▶ **GOAL**: Please copy out each of the following items word for word, without changing anything.

▶ **INPUT FOR THIS TASK**:
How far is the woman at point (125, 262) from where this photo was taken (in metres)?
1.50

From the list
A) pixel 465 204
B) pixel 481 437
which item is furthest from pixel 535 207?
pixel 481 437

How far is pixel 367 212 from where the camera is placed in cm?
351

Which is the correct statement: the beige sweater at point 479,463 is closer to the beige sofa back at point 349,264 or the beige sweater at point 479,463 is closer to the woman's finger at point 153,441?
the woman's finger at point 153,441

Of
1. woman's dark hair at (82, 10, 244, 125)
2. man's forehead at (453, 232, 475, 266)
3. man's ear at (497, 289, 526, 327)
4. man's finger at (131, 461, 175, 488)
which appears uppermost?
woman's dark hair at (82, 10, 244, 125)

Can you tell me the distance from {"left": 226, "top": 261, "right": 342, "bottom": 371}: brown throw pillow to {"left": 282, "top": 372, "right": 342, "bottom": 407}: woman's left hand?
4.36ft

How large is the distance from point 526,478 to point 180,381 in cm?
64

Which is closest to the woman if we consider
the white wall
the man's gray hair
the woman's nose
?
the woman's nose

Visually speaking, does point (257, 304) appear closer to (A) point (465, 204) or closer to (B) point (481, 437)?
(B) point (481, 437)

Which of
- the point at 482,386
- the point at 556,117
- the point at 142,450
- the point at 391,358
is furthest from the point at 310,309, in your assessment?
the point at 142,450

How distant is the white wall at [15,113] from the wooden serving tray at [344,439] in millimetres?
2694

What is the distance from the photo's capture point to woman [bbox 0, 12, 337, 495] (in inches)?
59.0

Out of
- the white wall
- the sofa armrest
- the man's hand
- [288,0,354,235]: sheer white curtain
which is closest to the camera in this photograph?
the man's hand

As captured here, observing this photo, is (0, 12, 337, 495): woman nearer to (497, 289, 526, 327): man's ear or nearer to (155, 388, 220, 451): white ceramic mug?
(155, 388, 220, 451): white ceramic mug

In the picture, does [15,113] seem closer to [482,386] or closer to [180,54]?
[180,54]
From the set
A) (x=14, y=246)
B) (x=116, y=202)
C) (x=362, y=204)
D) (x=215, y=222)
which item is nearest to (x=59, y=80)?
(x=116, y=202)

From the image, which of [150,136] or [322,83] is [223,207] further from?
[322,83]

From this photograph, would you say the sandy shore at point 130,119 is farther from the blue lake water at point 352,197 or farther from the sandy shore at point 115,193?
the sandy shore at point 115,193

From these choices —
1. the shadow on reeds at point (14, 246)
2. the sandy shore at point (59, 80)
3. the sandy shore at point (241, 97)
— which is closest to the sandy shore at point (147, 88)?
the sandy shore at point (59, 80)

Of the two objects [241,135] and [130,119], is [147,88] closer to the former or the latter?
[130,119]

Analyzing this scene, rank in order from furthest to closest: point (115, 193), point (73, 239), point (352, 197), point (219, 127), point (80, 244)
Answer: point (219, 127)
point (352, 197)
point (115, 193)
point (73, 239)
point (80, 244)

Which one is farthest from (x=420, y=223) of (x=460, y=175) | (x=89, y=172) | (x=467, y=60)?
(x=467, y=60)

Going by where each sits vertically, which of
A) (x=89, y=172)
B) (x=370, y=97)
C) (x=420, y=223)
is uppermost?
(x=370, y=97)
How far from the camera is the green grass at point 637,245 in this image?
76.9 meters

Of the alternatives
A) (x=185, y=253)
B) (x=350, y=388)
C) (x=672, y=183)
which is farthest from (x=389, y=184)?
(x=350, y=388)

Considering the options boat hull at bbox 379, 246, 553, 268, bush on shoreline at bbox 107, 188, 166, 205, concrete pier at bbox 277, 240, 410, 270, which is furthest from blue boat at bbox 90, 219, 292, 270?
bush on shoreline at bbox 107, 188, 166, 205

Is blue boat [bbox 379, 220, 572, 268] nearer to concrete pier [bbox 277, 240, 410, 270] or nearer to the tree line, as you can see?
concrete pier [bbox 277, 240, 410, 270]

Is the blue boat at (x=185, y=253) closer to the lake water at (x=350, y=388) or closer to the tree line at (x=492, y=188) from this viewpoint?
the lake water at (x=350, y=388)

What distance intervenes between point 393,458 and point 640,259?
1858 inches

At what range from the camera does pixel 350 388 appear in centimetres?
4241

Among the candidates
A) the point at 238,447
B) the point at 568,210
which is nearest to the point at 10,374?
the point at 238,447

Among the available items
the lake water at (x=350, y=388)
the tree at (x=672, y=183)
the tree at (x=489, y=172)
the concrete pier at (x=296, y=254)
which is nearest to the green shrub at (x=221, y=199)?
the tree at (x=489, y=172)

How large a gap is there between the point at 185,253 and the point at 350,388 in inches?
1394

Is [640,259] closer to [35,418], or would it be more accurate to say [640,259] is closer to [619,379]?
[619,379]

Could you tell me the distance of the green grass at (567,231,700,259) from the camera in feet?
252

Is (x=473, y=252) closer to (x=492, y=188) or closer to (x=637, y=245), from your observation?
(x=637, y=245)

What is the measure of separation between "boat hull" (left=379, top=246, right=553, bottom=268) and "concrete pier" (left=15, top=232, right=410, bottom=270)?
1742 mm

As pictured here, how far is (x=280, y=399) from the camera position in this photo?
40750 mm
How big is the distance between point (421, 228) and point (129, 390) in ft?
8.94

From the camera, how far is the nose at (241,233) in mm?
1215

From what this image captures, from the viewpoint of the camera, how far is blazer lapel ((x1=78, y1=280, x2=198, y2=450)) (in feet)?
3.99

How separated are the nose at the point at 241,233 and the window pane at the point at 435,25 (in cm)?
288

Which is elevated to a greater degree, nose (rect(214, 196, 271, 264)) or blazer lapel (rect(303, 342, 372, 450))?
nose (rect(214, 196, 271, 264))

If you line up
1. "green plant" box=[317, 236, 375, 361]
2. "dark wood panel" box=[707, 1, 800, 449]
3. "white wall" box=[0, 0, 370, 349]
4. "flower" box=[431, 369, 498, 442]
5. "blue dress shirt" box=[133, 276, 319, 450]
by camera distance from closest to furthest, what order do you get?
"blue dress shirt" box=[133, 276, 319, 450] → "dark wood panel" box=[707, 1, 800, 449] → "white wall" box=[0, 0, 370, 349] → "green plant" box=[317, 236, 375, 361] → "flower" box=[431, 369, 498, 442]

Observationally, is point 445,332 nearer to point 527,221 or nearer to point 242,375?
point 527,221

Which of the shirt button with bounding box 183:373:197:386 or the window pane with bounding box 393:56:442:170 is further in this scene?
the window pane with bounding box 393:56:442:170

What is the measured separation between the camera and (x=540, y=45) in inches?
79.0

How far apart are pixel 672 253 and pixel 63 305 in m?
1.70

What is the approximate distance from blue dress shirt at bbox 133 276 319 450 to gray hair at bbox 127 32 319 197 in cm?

▶ **COMPLETE ANSWER**:
How far is the woman at point (125, 262) from where this photo was taken (in metres)?
1.50

From the list
A) pixel 465 204
B) pixel 481 437
which item is furthest from pixel 535 207?
pixel 481 437

How far is pixel 367 212 from where the camera is placed in cm?
351

Which is the correct statement: the beige sweater at point 479,463 is closer to the beige sofa back at point 349,264 or the beige sweater at point 479,463 is closer to the woman's finger at point 153,441?
the woman's finger at point 153,441

Of
1. woman's dark hair at (82, 10, 244, 125)
2. man's forehead at (453, 232, 475, 266)
3. man's ear at (497, 289, 526, 327)
4. man's finger at (131, 461, 175, 488)
which appears uppermost?
woman's dark hair at (82, 10, 244, 125)

Can you tell me the distance from {"left": 226, "top": 261, "right": 342, "bottom": 371}: brown throw pillow to {"left": 282, "top": 372, "right": 342, "bottom": 407}: woman's left hand?
4.36ft

How large is the distance from point 526,478 to point 180,381 in cm?
64

Which is closest to the woman if we consider
the white wall
the man's gray hair
the woman's nose
?
the woman's nose

Visually speaking, does point (257, 304) appear closer to (A) point (465, 204) or closer to (B) point (481, 437)?
(B) point (481, 437)

Which of
- the point at 482,386
- the point at 556,117
- the point at 142,450
- the point at 391,358
is furthest from the point at 310,309, in your assessment?
the point at 142,450

How distant is the white wall at [15,113] from the wooden serving tray at [344,439] in millimetres?
2694

What is the distance from the photo's capture point to woman [bbox 0, 12, 337, 495] (in inches)?
59.0

Out of
- the white wall
- the sofa armrest
- the man's hand
- [288,0,354,235]: sheer white curtain
which is closest to the camera in this photograph?
the man's hand

As captured here, observing this photo, is (0, 12, 337, 495): woman nearer to (497, 289, 526, 327): man's ear or nearer to (155, 388, 220, 451): white ceramic mug?
(155, 388, 220, 451): white ceramic mug

In the picture, does [15,113] seem closer to [482,386] or closer to [180,54]?
[180,54]
From the set
A) (x=14, y=246)
B) (x=116, y=202)
C) (x=362, y=204)
D) (x=215, y=222)
which item is nearest to (x=59, y=80)?
(x=116, y=202)

From the image, which of [150,136] or [322,83] is [223,207] further from?
[322,83]

From this photograph, would you say the sandy shore at point 130,119 is farther from the blue lake water at point 352,197 or farther from the sandy shore at point 115,193?
the sandy shore at point 115,193

From these choices —
1. the shadow on reeds at point (14, 246)
2. the sandy shore at point (59, 80)
3. the sandy shore at point (241, 97)
— which is closest to the sandy shore at point (147, 88)?
the sandy shore at point (59, 80)

Of the two objects [241,135] and [130,119], is [147,88] closer to the former or the latter?
[130,119]

Analyzing this scene, rank in order from furthest to closest: point (115, 193), point (73, 239), point (352, 197), point (219, 127), point (80, 244)
Answer: point (219, 127)
point (352, 197)
point (115, 193)
point (73, 239)
point (80, 244)

Which one is farthest from (x=420, y=223) of (x=460, y=175) | (x=89, y=172) | (x=467, y=60)?
(x=467, y=60)

Going by where each sits vertically, which of
A) (x=89, y=172)
B) (x=370, y=97)
C) (x=420, y=223)
is uppermost?
(x=370, y=97)
How far from the camera is the green grass at point 637,245 in this image?
76.9 meters

Of the alternatives
A) (x=185, y=253)
B) (x=350, y=388)
C) (x=672, y=183)
which is farthest from (x=389, y=184)?
(x=350, y=388)

Considering the options boat hull at bbox 379, 246, 553, 268, bush on shoreline at bbox 107, 188, 166, 205, concrete pier at bbox 277, 240, 410, 270, which is furthest from blue boat at bbox 90, 219, 292, 270?
bush on shoreline at bbox 107, 188, 166, 205

Is blue boat [bbox 379, 220, 572, 268] nearer to concrete pier [bbox 277, 240, 410, 270] or nearer to the tree line, as you can see?
concrete pier [bbox 277, 240, 410, 270]

Is the blue boat at (x=185, y=253) closer to the lake water at (x=350, y=388) or closer to the tree line at (x=492, y=188) from this viewpoint?
the lake water at (x=350, y=388)

What distance intervenes between point 393,458 and point 640,259?
1858 inches

At what range from the camera does pixel 350 388 appear in centimetres?
4241

Among the candidates
A) the point at 238,447
B) the point at 568,210
which is nearest to the point at 10,374?
the point at 238,447

Among the available items
the lake water at (x=350, y=388)
the tree at (x=672, y=183)
the tree at (x=489, y=172)
the concrete pier at (x=296, y=254)
which is nearest to the green shrub at (x=221, y=199)?
the tree at (x=489, y=172)

How large a gap is there between the point at 185,253 and the point at 350,388 in inches?
1394

Is [640,259] closer to [35,418], or would it be more accurate to say [640,259] is closer to [619,379]?
[619,379]

Could you tell me the distance of the green grass at (567,231,700,259) from the camera in feet?
252

Is (x=473, y=252) closer to (x=492, y=188) or closer to (x=637, y=245), from your observation?
(x=637, y=245)

What is the measure of separation between "boat hull" (left=379, top=246, right=553, bottom=268) and "concrete pier" (left=15, top=232, right=410, bottom=270)?
1742 mm

As pictured here, how far is (x=280, y=399) from the camera position in this photo?
40750 mm
How big is the distance between point (421, 228) and point (129, 390) in ft?
8.94

From the camera, how far is the nose at (241,233) in mm?
1215

From what this image captures, from the viewpoint of the camera, how far is blazer lapel ((x1=78, y1=280, x2=198, y2=450)) (in feet)?
3.99

How separated are the nose at the point at 241,233 and the window pane at the point at 435,25 (in cm)?
288

Which is elevated to a greater degree, nose (rect(214, 196, 271, 264)) or blazer lapel (rect(303, 342, 372, 450))?
nose (rect(214, 196, 271, 264))

If you line up
1. "green plant" box=[317, 236, 375, 361]
2. "dark wood panel" box=[707, 1, 800, 449]
3. "white wall" box=[0, 0, 370, 349]
4. "flower" box=[431, 369, 498, 442]
5. "blue dress shirt" box=[133, 276, 319, 450]
by camera distance from closest to furthest, what order do you get?
"blue dress shirt" box=[133, 276, 319, 450] → "dark wood panel" box=[707, 1, 800, 449] → "white wall" box=[0, 0, 370, 349] → "green plant" box=[317, 236, 375, 361] → "flower" box=[431, 369, 498, 442]

Observationally, is point 445,332 nearer to point 527,221 or nearer to point 242,375?
point 527,221

Which of the shirt button with bounding box 183:373:197:386 or the window pane with bounding box 393:56:442:170 is further in this scene?
the window pane with bounding box 393:56:442:170

What is the measured separation between the camera and (x=540, y=45) in inches?
79.0

How far apart are pixel 672 253 and pixel 63 305 in m?
1.70

What is the approximate distance from blue dress shirt at bbox 133 276 319 450 to gray hair at bbox 127 32 319 197 in cm?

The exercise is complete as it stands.